Мобилизация прошла хорошо, процент дезертиров небывало мал, партизанщины нет, остатки после разгрома Назарова выловлены самим казачеством дочиста. Наконец, заключительным благоприятным аккордом был ответ на призыв к борьбе с поляками. Он дал в Донской области довольно большое количество добровольцев. Например, верхнедонской Вешенский округ дал целый полк добровольцев (между тем в прошлом это был самый контрреволюционный округ).

Отряд добровольцев был назван именем казненного Калединым казака Ф. Г. Подтелкова... Интересно, что в этом отряде находился один из братьев знаменитого в империалистическую войну Кузьмы Крючкова. Я встречал станицы, где на митинге присутствовало по 30 — 70 человек, уже записавшихся добровольцами.

Можно отметить как почти постоянный факт, что в тех местах, где власть — местная — пользуется авторитетом и доверием, там она крепка, там много добровольцев и там если не казаки, то сочувствующие казачки всегда предупредят местную власть о грозящей опасности или появлении в их станице белого.

Что касается Кубани, то там Советскую власть знают еще слабо; старая власть еще не утратила всех корней. Причина, вероятно, та, что Кубань несравненно [231] меньше пострадала, чем Донская область, в ее камышах еще скрывается много остатков от деникийской армии.

...Но и на Кубани происходит роковой для белогвардейцев процесс «советизации». С одной стороны, уменьшаются надежды на возвращение белых, чем уменьшается активность непосредственных врагов Советской власти, а с другой — с каждым днем увеличивается смелость, растет активность у приверженцев Советской власти.
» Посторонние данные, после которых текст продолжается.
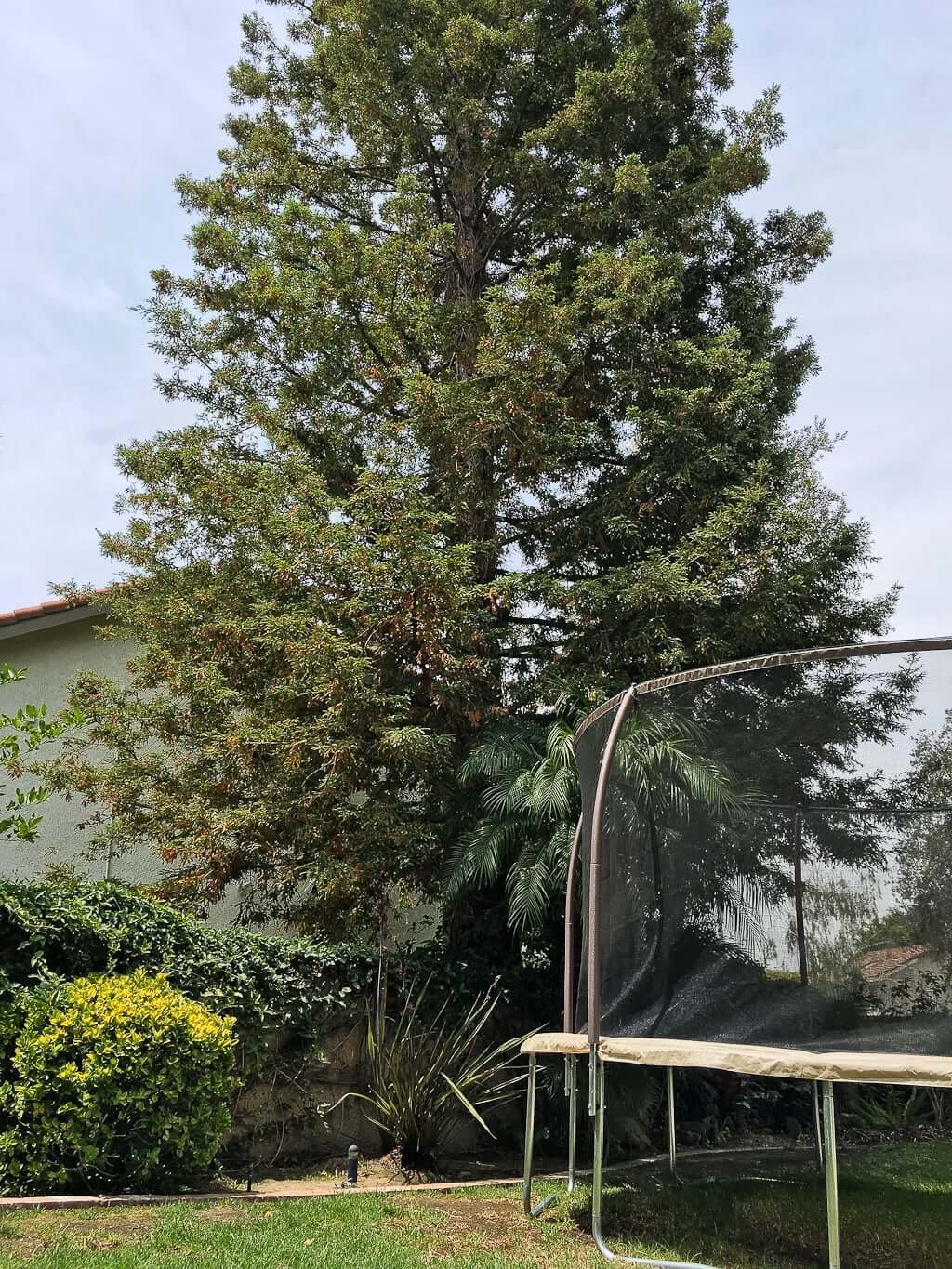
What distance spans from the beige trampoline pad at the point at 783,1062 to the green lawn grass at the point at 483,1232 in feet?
3.26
Они энергичнее толкают аполитичные массы на свою сторону.

Опыт, проделанный на Дону, не прошел даром. На Кубани предпринимается целый ряд предупредительных мер, и кажется, есть надежда там вполне избежать повторения Дона.
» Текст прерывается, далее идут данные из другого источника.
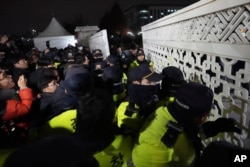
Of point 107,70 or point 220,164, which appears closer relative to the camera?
point 220,164

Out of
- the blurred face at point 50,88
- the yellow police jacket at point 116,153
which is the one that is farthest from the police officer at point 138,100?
the blurred face at point 50,88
В заключение можно сказать, что и на Дону и на Кубани идет сравнительно быстрое строительство Советской власти. Конечно, есть недочеты, ошибки, но их несравненно меньше, чем это было у нас в 1917 — 1918 годах.

...Мы еще должны уничтожить бродячие банды, оставшиеся в горах от Деникина. С ними ведется беспощадная борьба.

В общем, при всех трудностях идея Советской власти назло врагам все больше, все крепче внедряется в сознание трудящихся масс казачьего и иногороднего населения».

Характерной особенностью Северного Кавказа являлся его исключительно пестрый национальный состав и своеобразное географическое размещение малых наций. Нигде, пожалуй, на земном шаре на таком маленьком клочке не было подобного скопления народностей и племен, как здесь. И у каждого свои обычаи, свой язык. Население тогда — почти сплошь неграмотное, в силу злого фанатично религиозное, опутанное множеством предрассудков. Сохранялась родовая месть, похищение женщин, истребление иноверцев и т. д. Подчас племена враждовали между собой. Пути сообщения — горные тропы. Отсюда разобщенность людей. Рабочая прослойка ничтожная. На сознание многих из горцев оказывали сильное влияние вековые реакционные традиции. Местная знать умело пользовалась этим, и нередко одурманенное население считало побратимом того, кто на самом деле был ярым врагом, выступало против тех, кто [232] боролся за освобождение трудового люда от классового и национального гнета, за его светлое будущее.

К описываемому времени по ту сторону Кавказского хребта, в Закавказье, всюду победила Советская власть. Местный пролетариат и Красная Армия вышвырнули вон как белогвардейцев, так и их приспешников — меньшевиков, дашнаков и т. п. По эту сторону хребта на Северном Кавказе формально тоже существовала Советская власть. Но для ее полной победы предстояла еще колоссальная борьба.